[BEGIN Data extract]

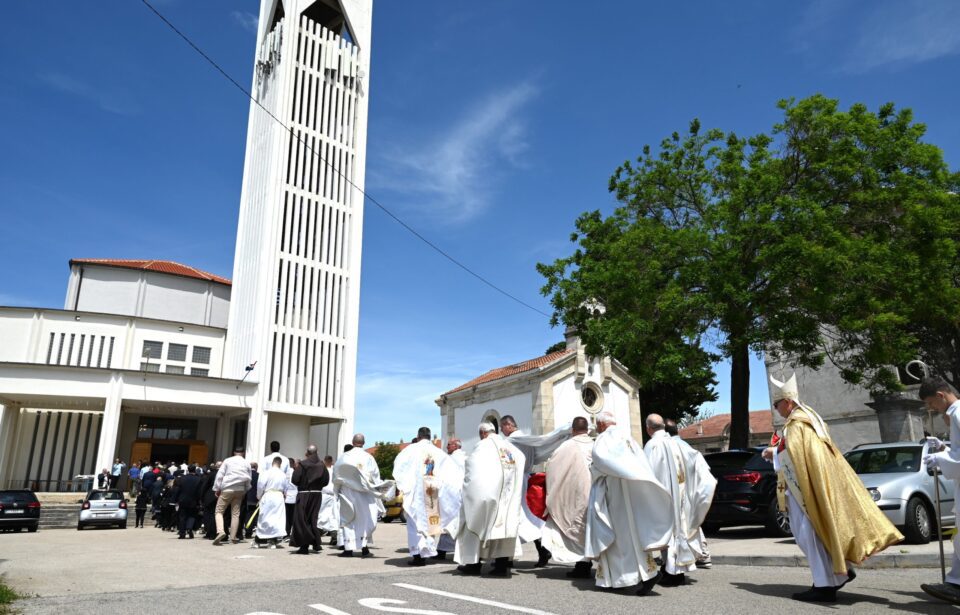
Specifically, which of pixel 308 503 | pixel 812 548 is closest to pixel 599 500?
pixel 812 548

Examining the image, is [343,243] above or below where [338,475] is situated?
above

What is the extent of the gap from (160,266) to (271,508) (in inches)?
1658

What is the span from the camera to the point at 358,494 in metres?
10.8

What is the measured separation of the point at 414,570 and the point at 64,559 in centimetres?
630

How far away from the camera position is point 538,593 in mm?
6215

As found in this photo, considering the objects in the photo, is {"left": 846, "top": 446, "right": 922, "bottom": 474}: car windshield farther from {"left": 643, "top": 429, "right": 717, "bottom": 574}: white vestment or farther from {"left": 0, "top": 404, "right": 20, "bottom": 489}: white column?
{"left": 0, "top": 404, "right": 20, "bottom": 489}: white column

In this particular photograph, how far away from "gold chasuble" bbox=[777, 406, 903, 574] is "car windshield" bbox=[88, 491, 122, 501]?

[END Data extract]

Please return every one of the lines above word for word, leaving the pictures out of your answer.

The output
Specifically, which of pixel 308 503 | pixel 812 548 is closest to pixel 599 500?
pixel 812 548

Examining the image, is [343,243] above or below where [338,475] is situated?
above

What is the extent of the gap from (160,266) to (271,508) (in inches)?
1658

What is the span from the camera to the point at 358,494 in metres?
10.8

What is the measured separation of the point at 414,570 and the point at 64,559 in centimetres?
630

How far away from the camera position is point 538,593 in mm?
6215

As found in this photo, considering the objects in the photo, is {"left": 846, "top": 446, "right": 922, "bottom": 474}: car windshield farther from {"left": 643, "top": 429, "right": 717, "bottom": 574}: white vestment or farther from {"left": 0, "top": 404, "right": 20, "bottom": 489}: white column?
{"left": 0, "top": 404, "right": 20, "bottom": 489}: white column

In this particular photograph, how far away from "gold chasuble" bbox=[777, 406, 903, 574] is "car windshield" bbox=[88, 491, 122, 501]?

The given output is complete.